We developed a MATLAB application for drift detection that compares values in newly observed data with values in the model’s training set.
In production, it reads the observed data in near real time from an Apache® Kafka stream and makes battery health predictions with a MATLAB function that processes the observations using our machine learning model (Figure 4). We developed this MATLAB function using the Streaming Data Framework for MATLAB Production Server, which enabled us to move easily from processing historical data in files to live data in Kafka streams. The framework processes streaming data via a series of iterations because the complete stream doesn’t fit into memory. Each iteration consists of four steps: read a batch of observations from the stream, load the model, make a prediction and write it to an output stream, and, if necessary, save any data required for the next iteration. The size of each batch spans a time interval long enough to ensure the extracted features capture sufficient battery characteristics for a valid SOH prediction.

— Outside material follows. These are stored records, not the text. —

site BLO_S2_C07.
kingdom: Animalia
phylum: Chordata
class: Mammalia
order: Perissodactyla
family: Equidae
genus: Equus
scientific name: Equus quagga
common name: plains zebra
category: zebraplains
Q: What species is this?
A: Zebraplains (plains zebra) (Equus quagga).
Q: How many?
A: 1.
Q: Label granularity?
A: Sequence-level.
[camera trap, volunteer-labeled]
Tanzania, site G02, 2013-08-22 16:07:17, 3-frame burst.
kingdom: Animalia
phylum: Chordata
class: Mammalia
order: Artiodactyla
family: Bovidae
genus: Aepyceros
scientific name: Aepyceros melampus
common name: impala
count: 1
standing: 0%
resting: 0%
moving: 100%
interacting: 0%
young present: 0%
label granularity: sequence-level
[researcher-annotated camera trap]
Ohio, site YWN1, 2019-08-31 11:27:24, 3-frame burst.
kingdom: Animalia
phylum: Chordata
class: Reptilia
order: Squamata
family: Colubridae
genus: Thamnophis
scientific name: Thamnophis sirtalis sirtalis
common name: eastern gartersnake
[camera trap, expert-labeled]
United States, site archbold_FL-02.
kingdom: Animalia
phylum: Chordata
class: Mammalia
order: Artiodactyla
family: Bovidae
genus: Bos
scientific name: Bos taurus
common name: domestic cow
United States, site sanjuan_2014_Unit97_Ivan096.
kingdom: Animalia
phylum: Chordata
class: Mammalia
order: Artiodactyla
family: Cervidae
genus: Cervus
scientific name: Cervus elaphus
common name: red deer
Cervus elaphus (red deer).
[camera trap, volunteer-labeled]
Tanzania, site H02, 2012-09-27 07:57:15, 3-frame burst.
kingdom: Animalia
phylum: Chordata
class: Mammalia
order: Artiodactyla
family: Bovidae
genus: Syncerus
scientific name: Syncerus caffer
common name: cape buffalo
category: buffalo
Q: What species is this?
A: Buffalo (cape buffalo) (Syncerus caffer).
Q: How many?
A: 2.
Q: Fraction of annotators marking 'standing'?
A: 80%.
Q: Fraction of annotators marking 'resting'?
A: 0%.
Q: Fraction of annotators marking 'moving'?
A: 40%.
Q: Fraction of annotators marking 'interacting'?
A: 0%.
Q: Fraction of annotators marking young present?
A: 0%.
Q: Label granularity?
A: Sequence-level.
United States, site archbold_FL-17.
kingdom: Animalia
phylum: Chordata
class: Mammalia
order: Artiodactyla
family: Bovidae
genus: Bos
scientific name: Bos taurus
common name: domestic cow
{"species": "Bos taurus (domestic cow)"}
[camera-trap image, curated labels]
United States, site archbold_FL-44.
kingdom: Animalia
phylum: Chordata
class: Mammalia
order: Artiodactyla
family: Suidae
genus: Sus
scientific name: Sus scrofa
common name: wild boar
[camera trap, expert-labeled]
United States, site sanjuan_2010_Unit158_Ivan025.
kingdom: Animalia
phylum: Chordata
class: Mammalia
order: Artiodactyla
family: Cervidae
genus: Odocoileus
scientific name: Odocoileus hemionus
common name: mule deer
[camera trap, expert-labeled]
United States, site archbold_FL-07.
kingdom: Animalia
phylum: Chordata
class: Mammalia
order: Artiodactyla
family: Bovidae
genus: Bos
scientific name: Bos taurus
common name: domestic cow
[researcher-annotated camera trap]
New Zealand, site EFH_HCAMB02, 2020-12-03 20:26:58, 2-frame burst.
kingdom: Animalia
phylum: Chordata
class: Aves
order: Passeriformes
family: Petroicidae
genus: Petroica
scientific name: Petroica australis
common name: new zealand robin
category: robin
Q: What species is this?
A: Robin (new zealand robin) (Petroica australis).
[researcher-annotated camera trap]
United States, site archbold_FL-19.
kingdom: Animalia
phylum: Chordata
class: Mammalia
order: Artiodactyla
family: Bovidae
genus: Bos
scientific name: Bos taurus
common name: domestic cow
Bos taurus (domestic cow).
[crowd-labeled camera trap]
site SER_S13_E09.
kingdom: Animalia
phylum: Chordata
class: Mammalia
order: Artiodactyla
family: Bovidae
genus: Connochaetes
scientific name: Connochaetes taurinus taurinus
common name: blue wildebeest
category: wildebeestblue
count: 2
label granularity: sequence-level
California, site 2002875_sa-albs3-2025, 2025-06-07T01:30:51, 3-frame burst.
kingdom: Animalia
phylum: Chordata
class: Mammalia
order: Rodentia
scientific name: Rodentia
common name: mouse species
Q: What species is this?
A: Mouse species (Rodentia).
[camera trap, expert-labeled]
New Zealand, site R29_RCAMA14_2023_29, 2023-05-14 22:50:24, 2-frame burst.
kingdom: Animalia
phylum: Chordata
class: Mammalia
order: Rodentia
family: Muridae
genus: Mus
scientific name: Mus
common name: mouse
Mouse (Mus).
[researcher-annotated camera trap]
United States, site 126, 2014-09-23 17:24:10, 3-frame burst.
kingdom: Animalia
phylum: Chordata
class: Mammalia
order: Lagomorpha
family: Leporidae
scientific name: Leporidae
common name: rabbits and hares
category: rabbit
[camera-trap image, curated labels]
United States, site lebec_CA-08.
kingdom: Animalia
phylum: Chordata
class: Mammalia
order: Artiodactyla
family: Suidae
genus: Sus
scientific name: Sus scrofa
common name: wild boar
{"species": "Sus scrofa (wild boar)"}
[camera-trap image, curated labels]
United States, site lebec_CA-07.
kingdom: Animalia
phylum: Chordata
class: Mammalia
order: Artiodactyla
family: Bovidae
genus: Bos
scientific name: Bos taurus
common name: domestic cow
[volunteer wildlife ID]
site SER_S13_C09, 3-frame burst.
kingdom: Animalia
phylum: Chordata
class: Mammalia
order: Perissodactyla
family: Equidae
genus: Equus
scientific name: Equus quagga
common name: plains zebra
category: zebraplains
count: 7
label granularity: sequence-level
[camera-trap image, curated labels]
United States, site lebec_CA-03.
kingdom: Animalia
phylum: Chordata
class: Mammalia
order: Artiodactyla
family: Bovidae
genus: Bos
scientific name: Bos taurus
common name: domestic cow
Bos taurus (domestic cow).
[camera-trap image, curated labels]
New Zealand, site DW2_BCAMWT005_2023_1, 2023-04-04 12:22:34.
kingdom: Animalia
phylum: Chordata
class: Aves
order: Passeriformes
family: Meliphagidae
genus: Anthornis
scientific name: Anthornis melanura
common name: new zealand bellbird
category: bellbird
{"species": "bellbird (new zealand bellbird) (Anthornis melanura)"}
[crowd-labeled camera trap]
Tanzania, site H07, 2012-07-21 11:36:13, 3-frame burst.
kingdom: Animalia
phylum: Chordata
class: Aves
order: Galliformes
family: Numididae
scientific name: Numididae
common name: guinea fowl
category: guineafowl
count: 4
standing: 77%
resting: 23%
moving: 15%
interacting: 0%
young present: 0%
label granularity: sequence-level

Note that even if the drift detection application determines that there has been a significant change in the observed data, that does not necessarily mean the machine learning model is outdated. The application cannot determine if the model is outdated until it obtains response values (or labels) for the newly observed data, which it does by propagating the new data through the physics-based SOH model. At that point, the application can compare the response values from the physics-based model with the response values from the machine learning model; if the values vary significantly, it is time to invoke the Auto ML component with the new data and automatically create a new machine learning model optimized for the data now coming in from the fleet.
It's fair to ask why we need a machine learning model to predict a battery’s state of health if we can estimate it via simulation in the first place. The answer is that the ML model can generate predictions in near real time—much faster than is possible via physics-based simulations.
A Scalable, Generalizable Architecture
We designed the architecture for automating ML Ops to be horizontally scalable. Both the prediction and the monitoring components run on MATLAB Production Server and the model training is done on MATLAB Parallel Server (Figure 5). The architecture is also generalizable. Although our example focused on predictive maintenance and drift detection for electric buses, the architecture can be easily adapted to other applications and use cases. For example, the physics-based Simulink model can be replaced with a numerical model developed in MATLAB. Likewise, many of the off-the-shelf components that we used—such as Apache Kafka for data streaming, Grafana for the dashboard framework—can be replaced with other cloud-native services.
The use of off-the-shelf components enabled us to focus on the architecture instead of implementation details, much like a fully automated ML Ops cycle enables data scientists to focus on designing machine learning solutions instead of managing IT administration details.